§ **Text to read**:
|---|

Many of the myths developed by the earlier poets had their home in the immediate neighbourhood, sometimes upon the very sides, of Etna—Demeter seeking Persephone; Acis and Galatea; Polyphemus and the Cyclops. Mr. Symonds tells us that the one-eyed giant Polyphemus was Etna itself, with its one great crater, while the Cyclops were the many minor cones. "Persephone was the patroness of Sicily, because amid the billowy corn-fields of her mother Demeter, and the meadow-flowers she loved in girlhood, are ever found sulphurous ravines, and chasms breathing vapour from the pit of Hades."[7]

It is said that both Plato and the Emperor Hadrian ascended Etna in order to witness the sunrise from its summit. The story of

"He who to be deemed
A god, leaped fondly into Etna flames,
Empedokles"

is too trite to need repetition. A ruined tower near the head of the Val del Bove, 9,570 feet above the sea, has from time immemorial been called the Torre del Filosofo, and is asserted to have been the observatory of Empedokles. Others regard it as the remains of a Roman tower, which was possibly erected on the occasion of Hadrian's ascent of the mountain.

During the Middle Ages Etna is frequently alluded to, among others by Dante, Petrarch, Boccaccio, and Cardinal Bembo. The latter gives a description of the mountain in the form of a dialogue, which Ferrara characterises as "erudito, e grecizzante, ma sensa nervi." He describes its general appearance, its well-wooded sides, and sterile summit. When he visited the mountain it had two craters about a stone's throw apart; the larger of the two was said to be about three miles in circumference, and it stood somewhat above the other.[8]

In 1541 Fazzello made an ascent of the mountain, which he briefly describes in the fourth chapter of his bulky volume De Rebus Siculis.[9] This chapter is entitled "De Aetna monte et ejus ignibus;" it contains a short history of the mountain, and some mention of the principal towns which he enumerates in the following order: Catana, Tauromenium, Caltabianco, Linguagrossa, Castroleone, Francavilla, Rocella, Randatio (Randazzo), Bronte, Adrano, Paterno, and Motta. Fazzello speaks of only one crater.

In 1591 Antonio Filoteo, who was born on Etna, published a work in Venice in which he describes the general features of the mountain, and gives a special account of an eruption which he witnessed in 1536.[10] The mountain was then, as now, divided into three Regions. The first and uppermost of these, he asserts, is very arid, rugged, and uneven, and full of broken rocks; the second is covered with forests; and the third is cultivated in the ordinary manner. Of the height he remarks, "Ascensum triginta circiter millia passuum ad plus habet." In regard to the name, Mongibello, he makes a curious error, deriving it from Mulciber, one of the names of Vulcan, who, as we have seen, was feigned by the earlier poets to have had his forge within the mountain.

In 1636 Carrera gave an account of Etna, followed by that of the Jesuit Kircher, in 1638. The great eruption of 1669 was described at length by various eye-witnesses, and furnished the subject of the first detailed description of the eruptive phenomena of the mountain. Public attention was now very generally drawn to the subject in all civilised countries. It was described by the naturalist, Borelli, and in our own Philosophical Transactions. Lord Winchelsea, our ambassador at Constantinople, was returning to England by way of the Straits of Messina at the time of the eruption, and he forwarded to Charles II "A true and exact relation of the late prodigious earthquake and eruption of Mount Ætna, or Monte Gibello."

|---|

§ **Information shown**:

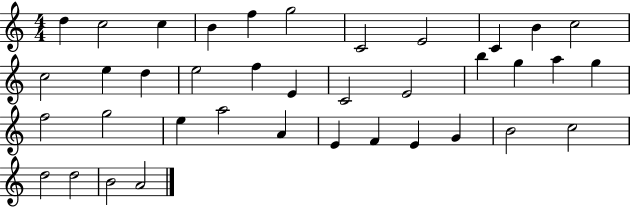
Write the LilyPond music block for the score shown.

|---|

§ **Task list**:
1. According to the quotation in the history of Etna, why was Persephone the patroness of Sicily? Answer in one to three sentences.
2. Carry the history of Etna's written accounts forward from its last sentence, on Lord Winchelsea's report to Charles II.

§ **Final answers**:
1. Sulphurous ravines are always found among the cornfields of her mother Demeter and the meadow flowers she loved as a girl. Chasms there also breathe vapor from the pit of Hades.

2.
The first map of the mountain which we have been able to meet with, was published in reference to the eruption of 1669; it is entitled, "Plan du Mont Etna communenent dit Mount Gibel en l'Isle de Scicille et de t'incedie arrive par un treblement de terre le 8me Mars dernier 1669." This plan is in the Bibliothèque Nationale, in Paris; it was probably drawn from a simple description, or perhaps altogether from the imagination, as it is utterly unlike the mountain, the sides of which possess an impossible steepness. Another very inaccurate map was published in Nuremberg about 1680, annexed to a map of Sicily, which is entitled, "Regnorum Siciliæ et Sardiniæ, Nova Tabula." Again, in 1714 H. Moll, "geographer in Devereux Street, Strand," published a new map of Italy, in which there is a representation of Etna during the eruption of 1669. This also was probably drawn from the imagination; no one who has ever seen the mountain would recognise it, for it has a small base, and sides which rival the Matterhorn in abruptness. Over against the coast of Sicily, and near the mountain, is written:—"Mount Etna, or Mount Gibello. This mountain sometimes issues out pure flame, and at other times a thick smoak with ashes; streams of fire run down with great quantities of burning stones, and has made many eruptions."

During the eighteenth century Etna was frequently ascended, and as frequently described. We have the accounts of Massa (1703), Count D'Orville (1727), Riedesel (1767), Sir William Hamilton (1769), Brydone (1776), Houel (1786), Dolomieu (1788), Spallanzani (1790), and many minor writers, such as Borch, Brocchi, Swinburne, Denon, and Faujas de Saint Fond. There is great sameness in all of these narratives, and much repetition of the same facts; some of them, however, merit a passing notice.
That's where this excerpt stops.